▶ Exercise objective: Reproduce word for word the part of the passage below on FERC's environmental impact statement, starting at "The third set" and ending at "require mitigation. (46)".

▶ Supplied passage:
-- Start --

FERC issued its findings in a draft EIS (41) in November 1995. From two baselines -- projections about electricity generation without the proposed rule -- FERC analyzed changes in electricity generation that might result from the proposed rule, and the consequent changes in emissions that would therefore be expected. The two baselines differed in assumptions about the relative prices of gas and coal. Based on the models used by FERC and the assumptions adopted, the analyses indicated that the proposed rule would have a small effect on emissions. In general, through 2010, assumptions that favor gas could slightly decrease overall emissions, and assumptions that favor coal could slightly increase overall emissions. A regional analysis similarly found relatively small effects. Given the modest environmental impacts, FERC concluded that there was no need to undertake mitigation -- although it discussed options -- and in fact concluded that it had little appropriate authority to require any mitigation.
Comments on the draft were numerous; they are summarized in the final EIS issued in April 1996. (42) Three issues received particular attention. Two sets of comments addressed two aspects of the analyses that commenters argued could have underestimated potential increases in emissions. A third set of comments focused on the issue of mitigation.
One set of these comments concerned the possibility that restrictions built into FERC's analysis on the amount of power that could be transmitted among regions unduly limited projections of the amount of electricity generated and exported from high-emitting, coal-fired sources in the Ohio River valley. These comments (43) suggested that the rule would increase the amount of power transported, leading to additional construction of more transmission capacity if necessary, and would thus result in more emissions than projected. In particular, it would increase NOx emissions that could be expected to affect the Northeast. As a result, for its final EIA, FERC added further analysis of this possibility, but concluded the effects would not be significant. (44)
Another set of comments argued that the rule would have the effect of decreasing electricity prices and therefore would likely increase demand, leading to the generation of more electricity than assumed in the base cases. FERC basically said this possibility would be a second-order effect that lay outside appropriate analysis. (45) Despite FERC's response, ignoring demand seems unrealistic. As noted earlier, electricity demand is a critical component in assessing emission-related impacts. However, the model FERC used for its analysis is incapable of analyzing the price-demand effects of restructuring because its demand assumption is exogenous to the model. FERC chose to assume that the lower prices of restructuring would not result in any increase in electricity demand from baseline conditions -- an unlikely outcome. To ignore the price-demand relationship reduces confidence in FERC's conclusion.
The third set of comments, on mitigation, ranged from those supporting FERC's conclusion that there was nothing that needs mitigating to arguments that FERC was obligated and has the authority to require mitigation. (46)
Subsequent reports challenge the FERC analysis. In April 1997, the Natural Resources Defense Council, Public Service Electric and Gas Co., and Pace University's Mid-Atlantic Energy Project jointly issued a report evaluating the contribution of utility generating companies to air pollution. Presenting data indicating that "the 'lowest cost' producers of electricity" are often "some of the highest emitters of pollutants," the authors concluded that
In order to implement fair competition and to prevent a considerable increase in electric utility emissions due to increased use of older, higher-emitting units, the restructuring process should apply consistent environmental standards to all competitors. (47)

-- End --

▶ Records from a spatial question set:

-- Start --

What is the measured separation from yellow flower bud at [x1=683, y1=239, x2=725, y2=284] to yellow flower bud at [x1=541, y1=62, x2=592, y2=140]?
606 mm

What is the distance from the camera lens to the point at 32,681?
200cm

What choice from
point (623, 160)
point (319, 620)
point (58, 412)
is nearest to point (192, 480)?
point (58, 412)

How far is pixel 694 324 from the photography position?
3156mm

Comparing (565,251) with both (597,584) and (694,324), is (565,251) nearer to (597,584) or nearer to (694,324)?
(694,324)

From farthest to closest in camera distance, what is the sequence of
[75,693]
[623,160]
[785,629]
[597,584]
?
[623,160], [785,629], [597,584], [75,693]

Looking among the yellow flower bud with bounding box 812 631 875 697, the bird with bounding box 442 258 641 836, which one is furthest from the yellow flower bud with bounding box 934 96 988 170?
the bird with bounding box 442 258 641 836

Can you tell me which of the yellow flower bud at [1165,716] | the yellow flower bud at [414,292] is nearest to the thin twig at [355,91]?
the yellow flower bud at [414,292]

-- End --

▶ Completed exercise:
The third set of comments, on mitigation, ranged from those supporting FERC's conclusion that there was nothing that needs mitigating to arguments that FERC was obligated and has the authority to require mitigation. (46)